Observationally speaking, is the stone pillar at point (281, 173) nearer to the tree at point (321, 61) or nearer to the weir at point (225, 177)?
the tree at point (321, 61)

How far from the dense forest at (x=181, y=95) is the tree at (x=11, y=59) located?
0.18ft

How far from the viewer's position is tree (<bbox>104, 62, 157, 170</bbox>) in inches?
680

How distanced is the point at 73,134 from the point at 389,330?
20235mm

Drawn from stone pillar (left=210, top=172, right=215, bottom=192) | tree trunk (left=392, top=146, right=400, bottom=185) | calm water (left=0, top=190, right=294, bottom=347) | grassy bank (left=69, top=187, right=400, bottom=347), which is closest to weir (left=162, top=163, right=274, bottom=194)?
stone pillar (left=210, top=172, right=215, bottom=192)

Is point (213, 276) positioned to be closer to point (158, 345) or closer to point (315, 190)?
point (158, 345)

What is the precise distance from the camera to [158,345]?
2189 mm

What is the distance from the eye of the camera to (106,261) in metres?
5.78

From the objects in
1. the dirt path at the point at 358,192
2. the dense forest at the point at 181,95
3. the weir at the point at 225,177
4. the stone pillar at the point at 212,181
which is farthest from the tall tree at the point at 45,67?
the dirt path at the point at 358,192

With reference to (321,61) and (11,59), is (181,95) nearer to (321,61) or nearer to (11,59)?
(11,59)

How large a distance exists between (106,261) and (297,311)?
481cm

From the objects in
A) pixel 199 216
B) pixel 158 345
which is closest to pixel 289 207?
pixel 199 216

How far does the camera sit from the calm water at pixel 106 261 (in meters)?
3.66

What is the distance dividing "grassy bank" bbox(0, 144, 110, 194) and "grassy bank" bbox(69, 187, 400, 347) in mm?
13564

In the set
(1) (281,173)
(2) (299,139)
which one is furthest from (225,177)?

---*---

**Task instructions:**
Retype all of the entries above, keeping every character unchanged.

**Reply:**
Observationally speaking, is the stone pillar at point (281, 173) nearer to the tree at point (321, 61) or nearer to the weir at point (225, 177)?
the tree at point (321, 61)

How far from the dense forest at (x=181, y=95) is the tree at (x=11, y=59) located?
0.18ft

How far from the viewer's position is tree (<bbox>104, 62, 157, 170</bbox>) in inches?
680

How distanced is the point at 73,134 from the point at 389,330?
20235mm

Drawn from stone pillar (left=210, top=172, right=215, bottom=192) | tree trunk (left=392, top=146, right=400, bottom=185) | calm water (left=0, top=190, right=294, bottom=347) | grassy bank (left=69, top=187, right=400, bottom=347), which is closest to weir (left=162, top=163, right=274, bottom=194)?
stone pillar (left=210, top=172, right=215, bottom=192)

Is point (213, 276) positioned to be closer to point (158, 345) or closer to point (315, 190)?
point (158, 345)

What is the precise distance from the camera to [158,345]?
2189 mm

What is the distance from the eye of the camera to (106,261) in metres?
5.78

From the objects in
1. the dirt path at the point at 358,192
2. the dense forest at the point at 181,95
3. the weir at the point at 225,177
4. the stone pillar at the point at 212,181
which is farthest from the tall tree at the point at 45,67?
the dirt path at the point at 358,192

With reference to (321,61) and (11,59), is (181,95) nearer to (321,61) or nearer to (11,59)?
(11,59)

How large a distance exists between (106,261) and (297,311)?
481cm

From the objects in
A) pixel 199 216
B) pixel 158 345
which is closest to pixel 289 207?
pixel 199 216

How far does the camera sit from the calm water at pixel 106 261 (in meters)?
3.66

What is the distance dividing "grassy bank" bbox(0, 144, 110, 194) and "grassy bank" bbox(69, 187, 400, 347) in mm?
13564

In the set
(1) (281,173)
(2) (299,139)
which one is furthest from (225,177)?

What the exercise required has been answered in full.